Fragmento de origen =>
= = = = = = =
Confabulario
Marta Rebón
Hace ocho años, cuando recibí el encargo de verter al español Vida y destino, ignoraba la carga explosiva de este artefacto literario, pues es una de esas novelas cuya lectura te transforma, algo que tuve oportunidad de comprobar con creces a medida que me adentraba en sus páginas durante los meses que trabajé en su traducción. Recién aterrizada en Bruselas para ampliar mi formación académica, esta muy pronto quedó eclipsada ante la urgente necesidad de destinar todos mis esfuerzos a practicar, lo mejor que pude, el arte de la empatía con este inmenso testimonio hecho obra de arte que es, además, la mejor novela de Vasili Grossman.
La traducción obliga a lograr un grado de comprensión del texto original que no permite dejar zonas en penumbra y a producir un equivalente con ambición de alcanzar las mismas cotas de calidad literaria. No importa no haber vivido en primera persona un bombardeo, el pavor de una cámara de gas o de una noche de interrogatorios en la Lubianka. Por eso, la traducción es el arte de la escucha, de ese aguzar el oído al máximo a lo que dice el autor, a las vibraciones de los textos. Sentada al escritorio de un céntrico apartamento de Bruselas miraba de vez en cuando por la ventana, concesión mínima a la abstracción en que me había sumido el relato de Grossman, todo un viaje en el tiempo. La traducción también es el arte de la imaginación.
A finales de junio de 1941 la Operación Barbarroja, acometida por el ejército nazi, convirtió Europa Oriental en el mayor teatro de operaciones de la Segunda Guerra Mundial. Para Stalin, a pesar de las reiteradas advertencias, resultó tan inesperado aquel movimiento de tropas de más de tres millones de efectivos que fue el ministro de Asuntos Exteriores quien tuvo que anunciar a los soviéticos la amenaza que se cernía sobre el país. No en vano había sido él, Viacheslav Mólotov, quien dos años atrás había firmado el Tratado de No Agresión con Alemania, ahora dispuesta a empujar el mundo al abismo.
= = = = = = =
Datos registrados =>
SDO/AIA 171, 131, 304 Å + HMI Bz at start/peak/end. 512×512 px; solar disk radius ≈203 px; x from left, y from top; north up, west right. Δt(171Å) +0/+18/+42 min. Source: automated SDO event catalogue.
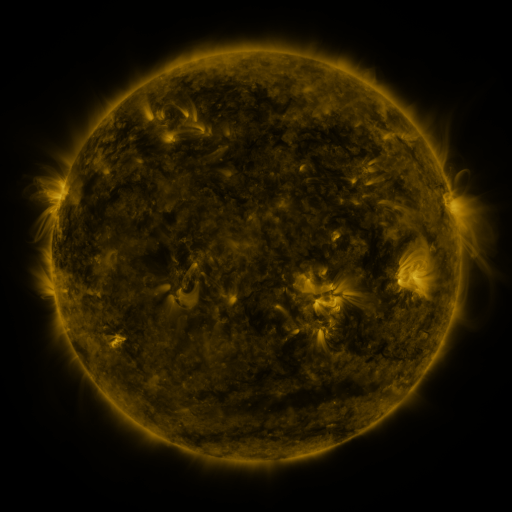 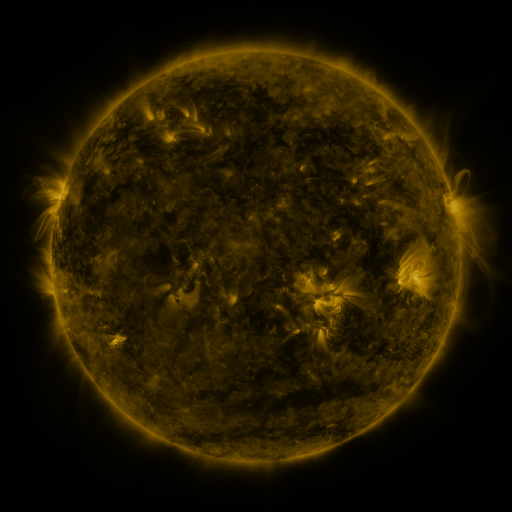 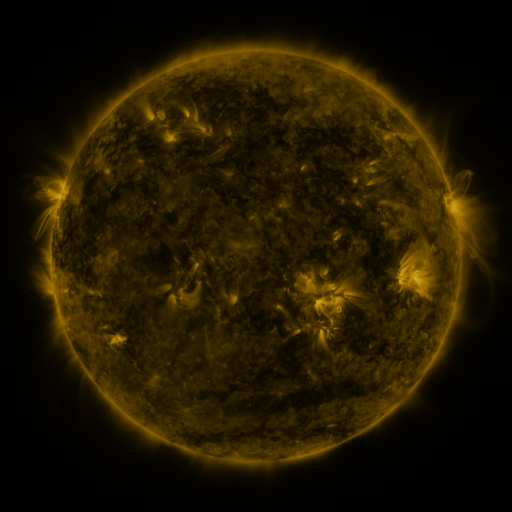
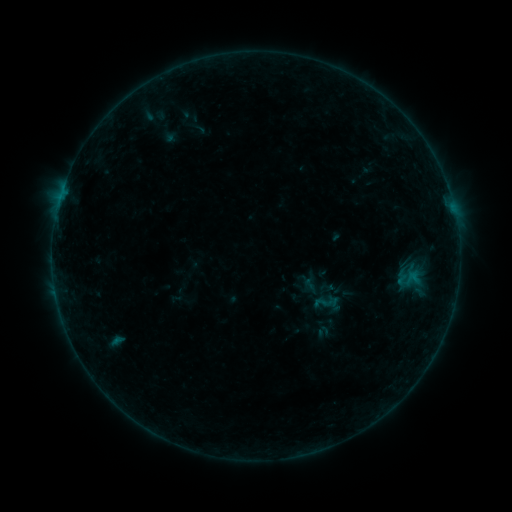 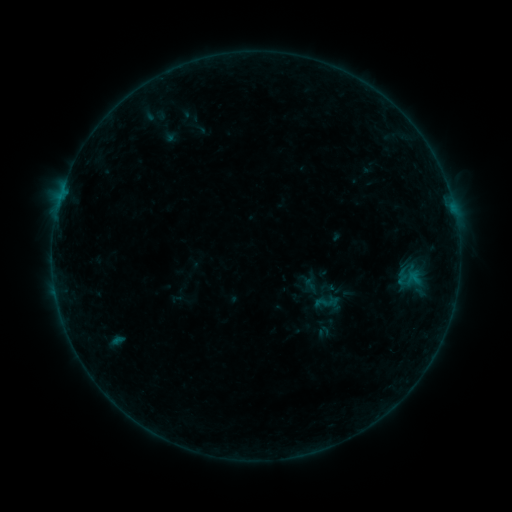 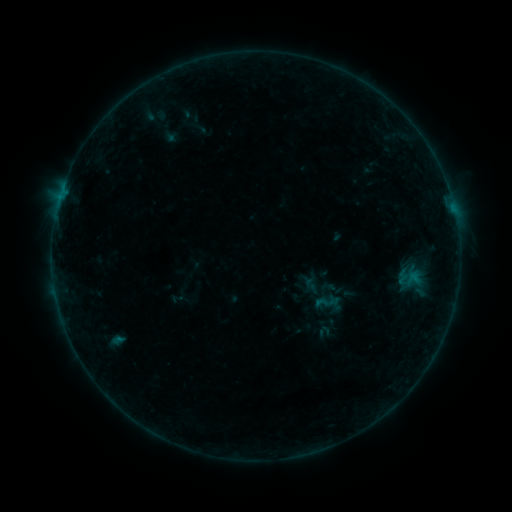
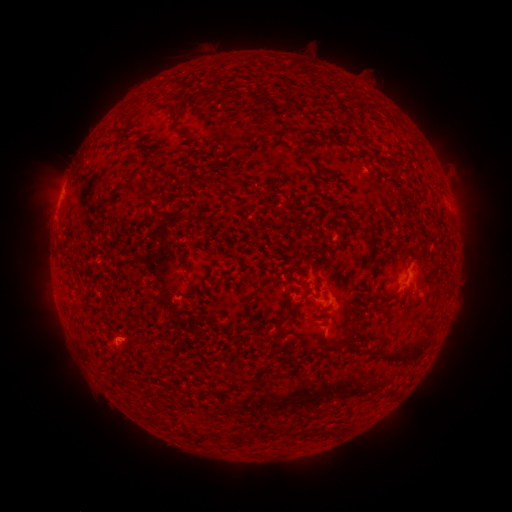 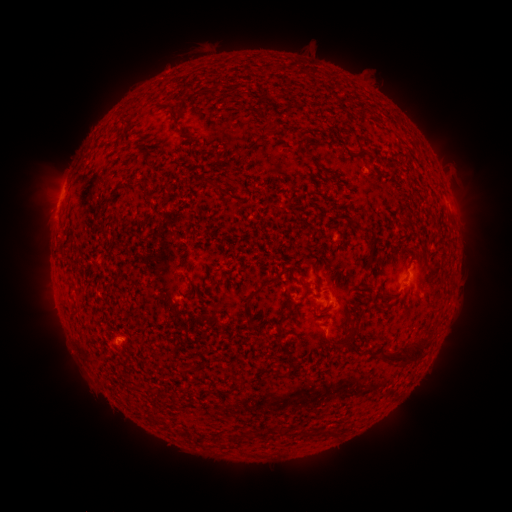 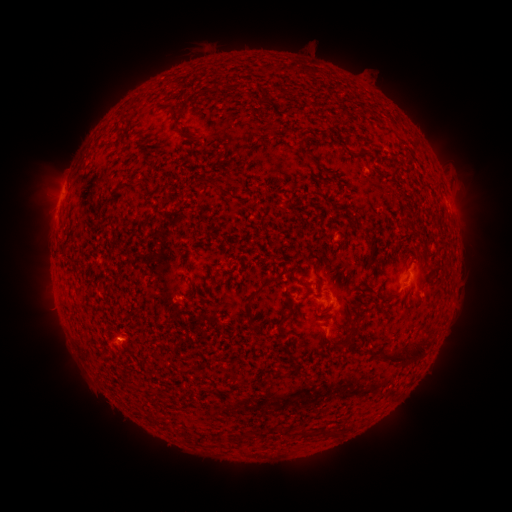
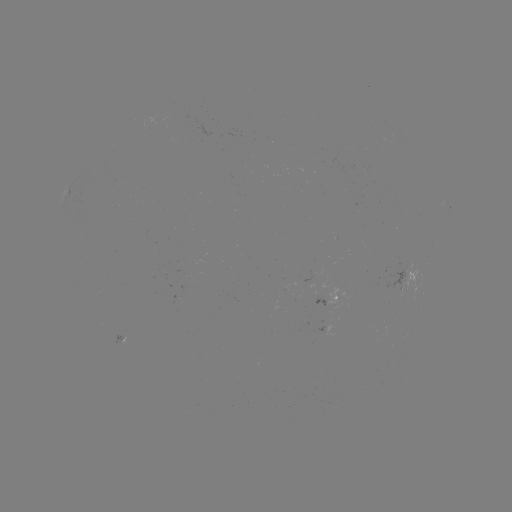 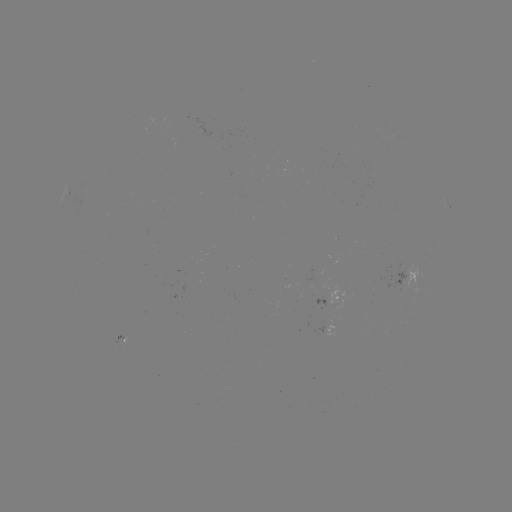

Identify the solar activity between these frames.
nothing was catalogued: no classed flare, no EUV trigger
= = = = = = =
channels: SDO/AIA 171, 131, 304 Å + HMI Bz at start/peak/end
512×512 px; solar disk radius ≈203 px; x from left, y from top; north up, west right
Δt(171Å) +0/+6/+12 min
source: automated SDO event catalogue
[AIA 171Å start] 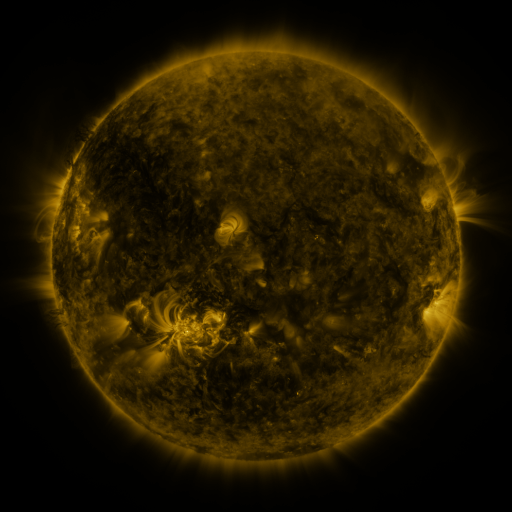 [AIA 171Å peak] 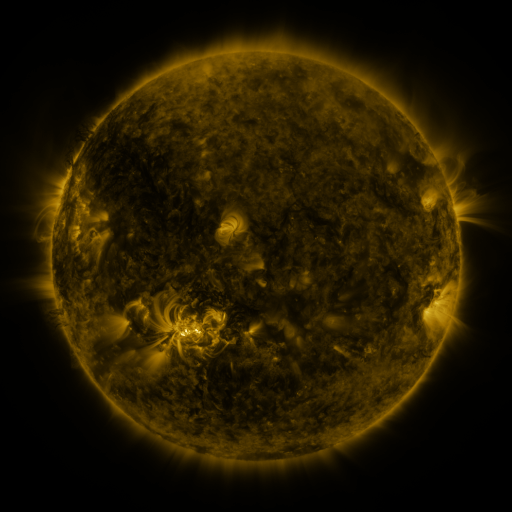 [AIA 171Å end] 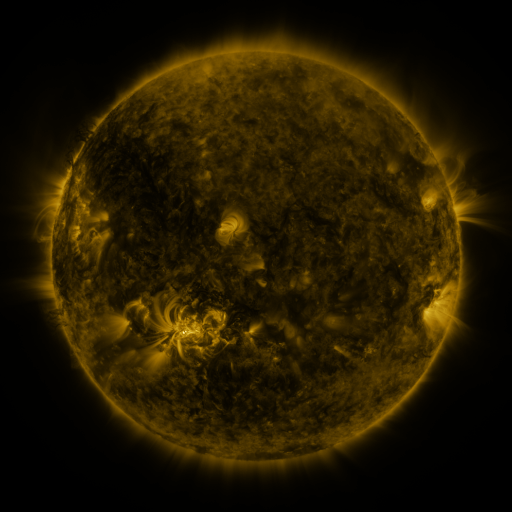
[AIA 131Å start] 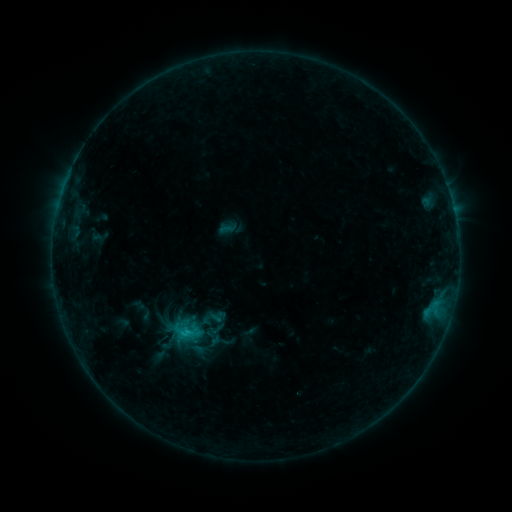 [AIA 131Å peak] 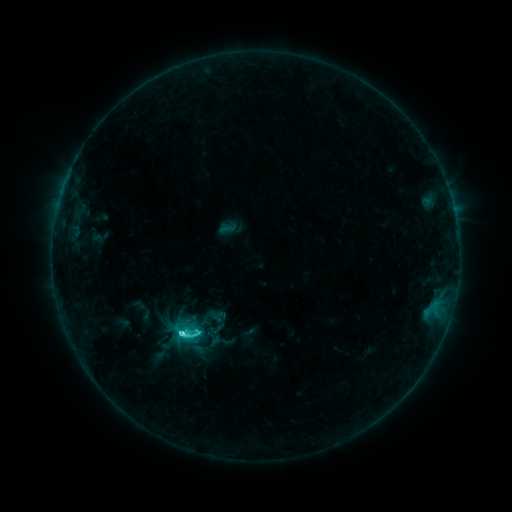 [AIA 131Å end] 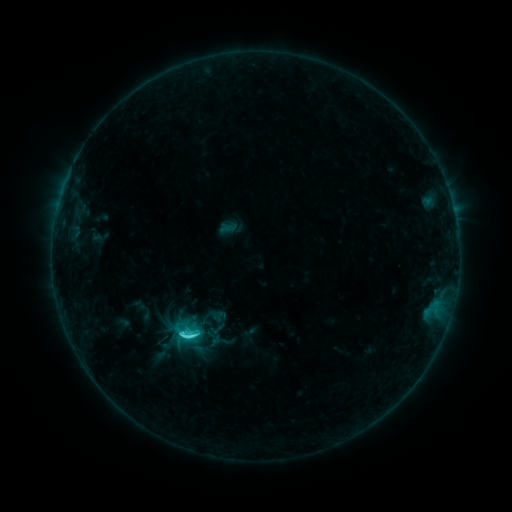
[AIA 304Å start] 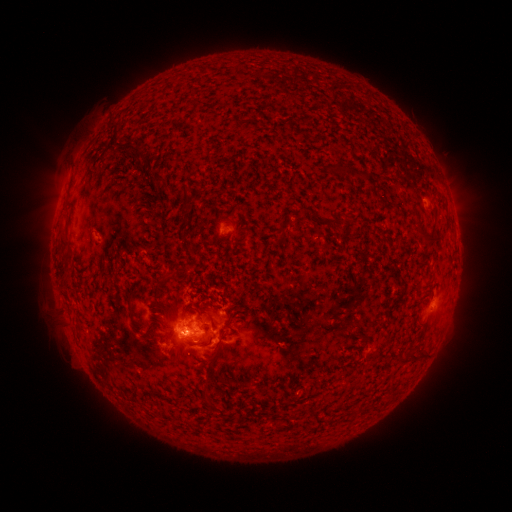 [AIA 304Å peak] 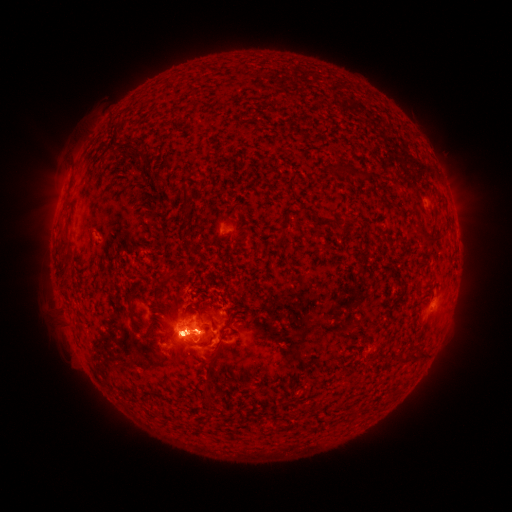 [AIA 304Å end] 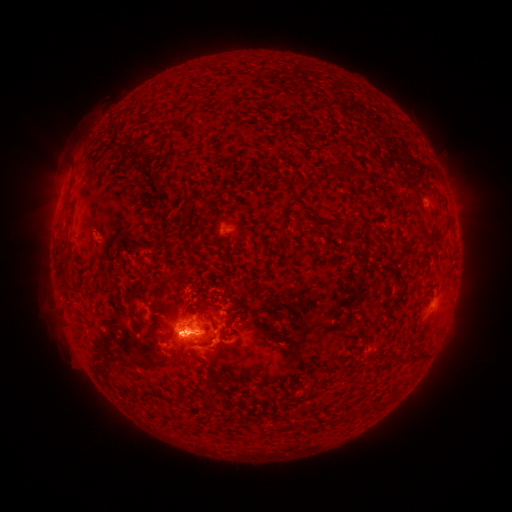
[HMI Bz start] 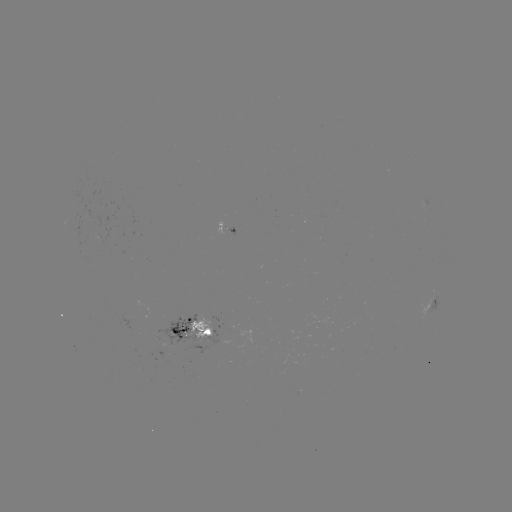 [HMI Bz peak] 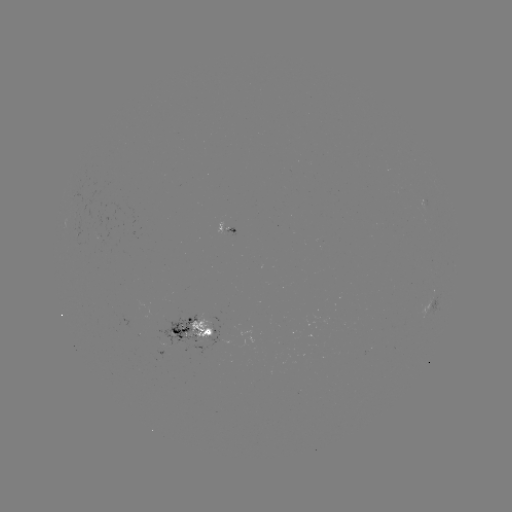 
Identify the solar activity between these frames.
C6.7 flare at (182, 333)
= = = = = = =
Detalles del ejercicio => Transcribe, por favor, sin ningún cambio el tramo del texto sobre la traducción de Vida y destino que va desde "A finales de" hasta "mundo al abismo.".

Resultado obtenido =>
A finales de junio de 1941 la Operación Barbarroja, acometida por el ejército nazi, convirtió Europa Oriental en el mayor teatro de operaciones de la Segunda Guerra Mundial. Para Stalin, a pesar de las reiteradas advertencias, resultó tan inesperado aquel movimiento de tropas de más de tres millones de efectivos que fue el ministro de Asuntos Exteriores quien tuvo que anunciar a los soviéticos la amenaza que se cernía sobre el país. No en vano había sido él, Viacheslav Mólotov, quien dos años atrás había firmado el Tratado de No Agresión con Alemania, ahora dispuesta a empujar el mundo al abismo.